▶ **Explore the material**
(A) List every node type that the glass-shattering tutorial says to add to the setup.
(B) Resume the glass-shattering tutorial from the point where it stops.

▶ **Text shown**
┏━━
The fluid's relaxed state.

液体静止状态

The Setup – Glass Shattering（杯子参数设置）

• Remove the “k Speed” and “Drag Force” daemons.（移除速度控制场与阻力场）

• Click on the small triangle next to the “Simulate” button and open “Options...”.（点击Simulate旁的小三角打开设置）

• Under General > FPS Output enter 72, 75, or 90 (according to your film/TV system).（根据系统实际情况，设置每秒输出帧数）

• Add a “Sphere” node – this object will serve as a bullet. In the viewport's “Front” mode (2) shift the bullet to the right.（插入一个球形节点作为子弹）

• Add a “Cube” node, position it beneath the glass, and rescale it. Make it big, because it is the ground object.（插入一个立方体节点于杯子之下并放大作为地面）

• Add a “Cone” node and rescale/reposition/rotate it until you get a setup similar to the image below. The “Cone01”object should be aligned with the bullet, because it is the zone of impact.（插入一个圆锥节点并调整至如下图位置与形状，作为撞击区域，该圆锥对象应该与子弹连成一线。）

Fragmenting the Glass（给杯子划分网格）

The bullet should hit the glass exactly where the cone is intersecting the glass. This is also the zone with the highest density of fragments:

子弹应该击中圆锥与杯子相交的部位，那里也是杯子网格划分最密的地方。
┗━━
▶ **Input data**
┏━━
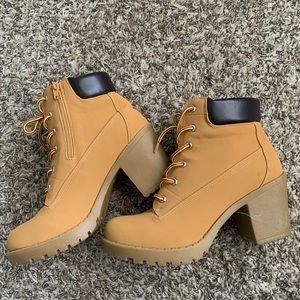 Winter boots women size 9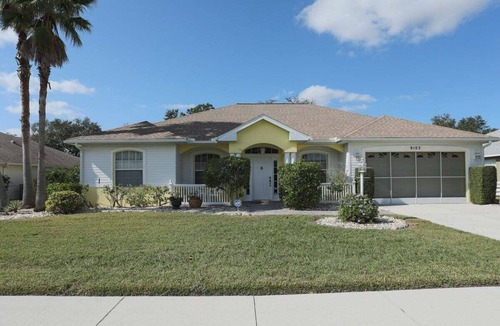 Regency Oaks House | Stunning 3BR lakefront - Pool home in Palmetto - Cranes Galore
┗━━
▶ **Task answers**
(A) Sphere, Cube, Cone

(B)
• Select the glass node.（选择杯子节点）

• Tools > Fracture Tool > Voronoi By Steering Geometry...（采用Voronoi算法划分）

• Rough number of pieces > 130 (or any other number)（确定大概划分块数）

• Click on the “...” button and choose “Cone01”.（选择圆锥）

• Lowest/highest concentration rate > 0.007

• Transition length > 0.2

• OK

• A new MultiBody with a “_fractured01” suffix appears.（出现一个带有_fractured01后缀的新组合体）

• If you are happy with the results “Cone01” and the original glass node can be deleted.（如果对Cone01结果满意，可以将初始杯子节点删除）

The last two parameters are used to control the transition from the impact zone to the outer areas of the glass. Both settings avoid that the glass will be broken into lots of very small, almost uniform, pieces. If you are not satisfied just delete the newly created object, and repeat the fracturing process with other values.

最后的两个参数用于控制从撞击区域到杯子外部区域的过渡。所有的设置应避免杯子破碎成许多非常小的，几乎一致的碎片。如果不满意，删除新创建的对象，重复以上设置过程，重新设置参数即可。

The Rigid Body Parameters（刚体参数）

In this step, the dynamics properties will be activated and adjusted. Let's start with the fractured glass node:

本步骤将激活并调整动力学属性，现在开始处理碎杯子节点：

• Node > Dynamics > Active rigid body（节点>动力学>激活刚体）

• Rigid body > @ object friction > 0.5（摩擦力）

• Rigid body > @ elasticity > 0.5（弹性力）

Then the ground object (“Cube01”):（地面对象）

• Node > Dynamics > Passive rigid body（从动刚体）

Finally, the bullet (“Sphere01”). This node will be animated, but has rigid body features as well:（子弹也有刚体特征）

• Node > Position > X (the first value from the trio)

• Create a key-framed animation from right to left (or left to right) using the method from “Relaxing the Fluid”. The bullet should be fast to get a vivid splash: 20 m in 70-80 frames is a good value.

• 使用“Relaxing the Fluid”中的方法创建一个关键帧动画（从左至右或相反）。为实现生动逼真的晃动，子弹的速度要快，70-80帧移动20m是较好的速度值。

• Node > Dynamics > Passive rigid body（从动刚体）

The combination of animation and rigid body properties is interesting, because the bullet's motion path and speed can be controlled, but it is able to interact with other rigid bodies. In this state, the bullet has infinite force.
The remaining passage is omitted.